1. Raw Material Preparation

• Magnetic Powder Selection:
  Depending on the desired performance, suitable magnetic powders such as barium ferrite or strontium ferrite are selected. Key properties like particle size, purity, and magnetic strength directly affect the final product.

• Rubber Base Selection:
  Rubber materials such as neoprene, nitrile rubber, or EPDM are chosen as the carrier matrix. Each type of rubber offers specific advantages—like oil resistance, aging resistance, or flexibility—based on the end-use environment.

• Additive Preparation:
  Additives such as curing agents, antioxidants, and fillers are prepared to enhance the rubber's processability and improve the strip’s physical and chemical stability.

2. Mixing

• Equipment Setup:
  Open mills or internal mixers are used. Open mills mix materials using two rotating rollers, while internal mixers blend materials in a closed chamber using rotors.

• Mixing Process:
  First, the rubber is plasticized to improve its processability. Then, magnetic powder and additives are added in a specific order and timing. Key factors like temperature, time, and mixing strength are carefully controlled to ensure uniform blending and product quality.

3. Forming

• Extrusion:
  The mixed compound is pushed through an extruder to create continuous rubber magnetic strips with a desired cross-section. This method offers high efficiency for long-length production.

• Calendering:
  The compound is flattened into sheets using calendering rollers, then cut or stamped into shape. Calendering produces smooth, evenly thick strips, ideal for thinner products.

• Compression Molding:
  The compound is placed in a mold and formed under heat and pressure. This method is suited for complex shapes with high dimensional accuracy, often used in small-batch or precision applications.

4. Curing (Vulcanization)

• Purpose:
  Vulcanization causes the rubber molecules to crosslink, forming a stable three-dimensional network. This enhances strength, hardness, elasticity, and resistance to aging.

• Process:
  The curing method (e.g., hot air, steam, or flat-plate vulcanization) and parameters (temperature, time, pressure) are selected based on the rubber type and product needs.

5. Magnetization

• Principle:
  A strong magnetic field is applied to align the magnetic domains in the powder, giving the strip its magnetic properties.

• Methods:
  Depending on the product’s shape and magnetic requirements, techniques such as pulse or direct current magnetization are used, with precise control of parameters.

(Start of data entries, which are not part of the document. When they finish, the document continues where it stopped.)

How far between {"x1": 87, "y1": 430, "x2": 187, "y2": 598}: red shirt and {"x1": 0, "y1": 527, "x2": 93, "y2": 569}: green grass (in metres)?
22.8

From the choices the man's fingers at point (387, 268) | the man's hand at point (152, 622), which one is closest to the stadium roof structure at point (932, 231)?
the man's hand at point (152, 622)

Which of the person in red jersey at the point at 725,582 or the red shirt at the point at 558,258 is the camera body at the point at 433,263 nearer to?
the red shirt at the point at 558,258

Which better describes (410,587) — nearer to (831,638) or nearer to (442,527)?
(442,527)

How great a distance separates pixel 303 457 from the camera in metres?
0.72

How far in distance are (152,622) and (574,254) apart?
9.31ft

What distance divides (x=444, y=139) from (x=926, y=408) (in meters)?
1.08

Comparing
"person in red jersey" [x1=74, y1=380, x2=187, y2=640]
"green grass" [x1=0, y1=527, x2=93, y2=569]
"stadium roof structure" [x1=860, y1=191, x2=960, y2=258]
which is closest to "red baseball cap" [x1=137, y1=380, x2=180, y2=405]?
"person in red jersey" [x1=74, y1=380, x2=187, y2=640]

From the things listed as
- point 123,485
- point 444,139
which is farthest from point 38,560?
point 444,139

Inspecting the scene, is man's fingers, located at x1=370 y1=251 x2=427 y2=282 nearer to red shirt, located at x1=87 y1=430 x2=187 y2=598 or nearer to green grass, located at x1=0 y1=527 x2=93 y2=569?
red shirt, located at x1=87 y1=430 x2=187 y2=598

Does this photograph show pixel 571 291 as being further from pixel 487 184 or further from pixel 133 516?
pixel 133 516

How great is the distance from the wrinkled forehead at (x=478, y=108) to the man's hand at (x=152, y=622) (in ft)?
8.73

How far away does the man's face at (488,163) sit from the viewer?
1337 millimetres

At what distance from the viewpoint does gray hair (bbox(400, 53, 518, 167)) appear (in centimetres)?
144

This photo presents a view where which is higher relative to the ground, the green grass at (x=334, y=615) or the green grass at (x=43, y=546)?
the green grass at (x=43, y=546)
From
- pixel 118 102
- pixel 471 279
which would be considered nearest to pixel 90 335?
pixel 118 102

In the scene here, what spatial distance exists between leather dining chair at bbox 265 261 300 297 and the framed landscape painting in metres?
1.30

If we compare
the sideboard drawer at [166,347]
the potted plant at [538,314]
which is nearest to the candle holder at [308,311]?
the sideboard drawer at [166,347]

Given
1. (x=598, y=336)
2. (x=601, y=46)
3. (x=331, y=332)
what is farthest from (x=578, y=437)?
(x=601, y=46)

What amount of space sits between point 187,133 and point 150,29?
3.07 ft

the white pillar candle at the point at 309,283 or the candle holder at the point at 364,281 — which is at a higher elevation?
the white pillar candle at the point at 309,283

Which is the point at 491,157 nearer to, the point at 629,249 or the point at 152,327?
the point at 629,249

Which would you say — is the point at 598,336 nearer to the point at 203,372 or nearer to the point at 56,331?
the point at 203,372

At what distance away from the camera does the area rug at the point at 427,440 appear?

6. Post-Processing and Inspection

• Finishing:
  The magnetic strips may be trimmed, cleaned, or coated with protective layers to enhance appearance and durability.

• Quality Inspection:
  Finished products undergo thorough testing, including:

  • Magnetic properties (remanence, coercivity, intrinsic coercivity)

  • Physical properties (hardness, tensile strength, elongation)

  • Visual and dimensional checks
    Only qualified products are approved for market release.